PASSAGE SHOWN ▸
(a) General rule. An option that otherwise qualifies as an incentive stock option does not fail to be an incentive stock option merely because such option contains one or more of the provisions described in paragraphs (b), (c), and (d) of this section.
(b) Cashless exercise. (1) An option does not fail to be an incentive stock option merely because the optionee may exercise the option with previously acquired stock of the corporation that granted the option or stock of the corporation whose stock is being offered for purchase under the option. For special rules relating to the use of statutory option stock to pay the option price of an incentive stock option, see Sec. 1.424-1(c)(3).
(1) An option does not fail to be an incentive stock option merely because the optionee may exercise the option with previously acquired stock of the corporation that granted the option or stock of the corporation whose stock is being offered for purchase under the option. For special rules relating to the use of statutory option stock to pay the option price of an incentive stock option, see Sec. 1.424-1(c)(3).
(2) All shares acquired through the exercise of an incentive stock option are individually subject to the holding period requirements described in Sec. 1.422-1(a) and the disqualifying disposition rules of Sec. 1.422-1(b), regardless of whether the option is exercised with previously acquired stock of the corporation that granted the option or stock of the corporation whose stock is being offered for purchase under the option. If an incentive stock option is exercised with such shares, and the exercise results in the basis allocation described in paragraph (b)(3) of this section, the optionee's disqualifying disposition of any of the stock acquired through such exercise is treated as a disqualifying disposition of the shares with the lowest basis.
(3) If the exercise of an incentive stock option with previously acquired shares is comprised in part of an exchange to which section 1036 (and so much of section 1031 as relates to section 1036) applies, then:
(i) The optionee's basis in the incentive stock option shares received in the section 1036 exchange is the same as the optionee's basis in the shares surrendered in the exchange, increased, if applicable, by any amount included in gross income as compensation pursuant to sections 421 through 424 or section 83. Except for purposes of Sec. 1.422-1(a), the holding period of the shares is determined under section 1223. For purposes of Sec. 1.422-1 and sections 421(b) and 83 and the regulations thereunder, the amount paid for the shares purchased under the option is the fair market value of the shares surrendered on the date of the exchange.
(ii) The optionee's basis in the incentive stock option shares not received pursuant to the section 1036 exchange is zero. For all purposes, the holding period of such shares begins as of the date that such shares are transferred to the optionee. For purposes of Sec. 1.422-1(b) and sections 421(b) and 83 and the regulations thereunder, the amount paid for the shares is considered to be zero.
(c) Additional compensation. An option does not fail to be an incentive stock option merely because the optionee has the right to receive additional compensation, in cash or property, when the option is exercised, provided such additional compensation is includible in income under section 61 or section 83. The amount of such additional compensation may be determined in any manner, including by reference to the fair market value of the stock at the time of exercise or to the option price.

(Entries in a dataset)

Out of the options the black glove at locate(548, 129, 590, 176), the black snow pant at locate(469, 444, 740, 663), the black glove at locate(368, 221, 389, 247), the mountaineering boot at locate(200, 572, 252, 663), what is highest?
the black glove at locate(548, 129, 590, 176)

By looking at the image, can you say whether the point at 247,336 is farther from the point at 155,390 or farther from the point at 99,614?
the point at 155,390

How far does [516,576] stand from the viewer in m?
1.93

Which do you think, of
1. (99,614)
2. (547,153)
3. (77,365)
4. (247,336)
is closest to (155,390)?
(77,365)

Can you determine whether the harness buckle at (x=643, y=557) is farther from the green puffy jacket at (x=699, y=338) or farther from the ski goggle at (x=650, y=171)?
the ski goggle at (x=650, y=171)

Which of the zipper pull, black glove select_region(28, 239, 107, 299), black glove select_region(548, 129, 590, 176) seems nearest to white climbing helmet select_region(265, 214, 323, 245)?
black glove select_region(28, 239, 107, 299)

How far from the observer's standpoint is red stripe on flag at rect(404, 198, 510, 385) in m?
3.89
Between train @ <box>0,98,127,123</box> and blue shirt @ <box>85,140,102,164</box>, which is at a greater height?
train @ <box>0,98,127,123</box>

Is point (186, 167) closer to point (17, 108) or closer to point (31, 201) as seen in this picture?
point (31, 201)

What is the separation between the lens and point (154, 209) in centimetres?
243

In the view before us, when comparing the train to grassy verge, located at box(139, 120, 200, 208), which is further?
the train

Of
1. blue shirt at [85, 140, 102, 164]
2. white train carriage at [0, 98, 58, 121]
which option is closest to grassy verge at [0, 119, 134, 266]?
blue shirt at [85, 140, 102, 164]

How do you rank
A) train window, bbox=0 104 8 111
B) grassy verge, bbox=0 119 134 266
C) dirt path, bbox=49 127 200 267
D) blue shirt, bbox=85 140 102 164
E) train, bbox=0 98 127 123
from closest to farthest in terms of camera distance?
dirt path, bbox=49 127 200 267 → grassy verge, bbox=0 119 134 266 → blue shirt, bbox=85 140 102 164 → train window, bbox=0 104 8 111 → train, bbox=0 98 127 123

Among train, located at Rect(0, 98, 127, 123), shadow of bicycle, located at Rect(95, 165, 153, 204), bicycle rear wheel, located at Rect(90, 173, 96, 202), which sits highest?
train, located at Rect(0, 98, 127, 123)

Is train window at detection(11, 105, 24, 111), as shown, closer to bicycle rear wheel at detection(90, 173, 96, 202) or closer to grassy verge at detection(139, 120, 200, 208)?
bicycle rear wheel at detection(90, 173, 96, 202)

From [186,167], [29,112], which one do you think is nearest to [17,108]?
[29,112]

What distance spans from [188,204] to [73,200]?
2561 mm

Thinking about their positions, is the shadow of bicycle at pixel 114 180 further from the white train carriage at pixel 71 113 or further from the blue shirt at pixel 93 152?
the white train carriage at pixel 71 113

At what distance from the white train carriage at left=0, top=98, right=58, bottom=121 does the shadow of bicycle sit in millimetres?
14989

INSTRUCTIONS TO FOLLOW ▸ In the incentive stock option rules above, repeat word for word everything from "(ii) The optionee's" down to "the option price.".

OUTPUT FOR THIS TASK ▸
(ii) The optionee's basis in the incentive stock option shares not received pursuant to the section 1036 exchange is zero. For all purposes, the holding period of such shares begins as of the date that such shares are transferred to the optionee. For purposes of Sec. 1.422-1(b) and sections 421(b) and 83 and the regulations thereunder, the amount paid for the shares is considered to be zero.
(c) Additional compensation. An option does not fail to be an incentive stock option merely because the optionee has the right to receive additional compensation, in cash or property, when the option is exercised, provided such additional compensation is includible in income under section 61 or section 83. The amount of such additional compensation may be determined in any manner, including by reference to the fair market value of the stock at the time of exercise or to the option price.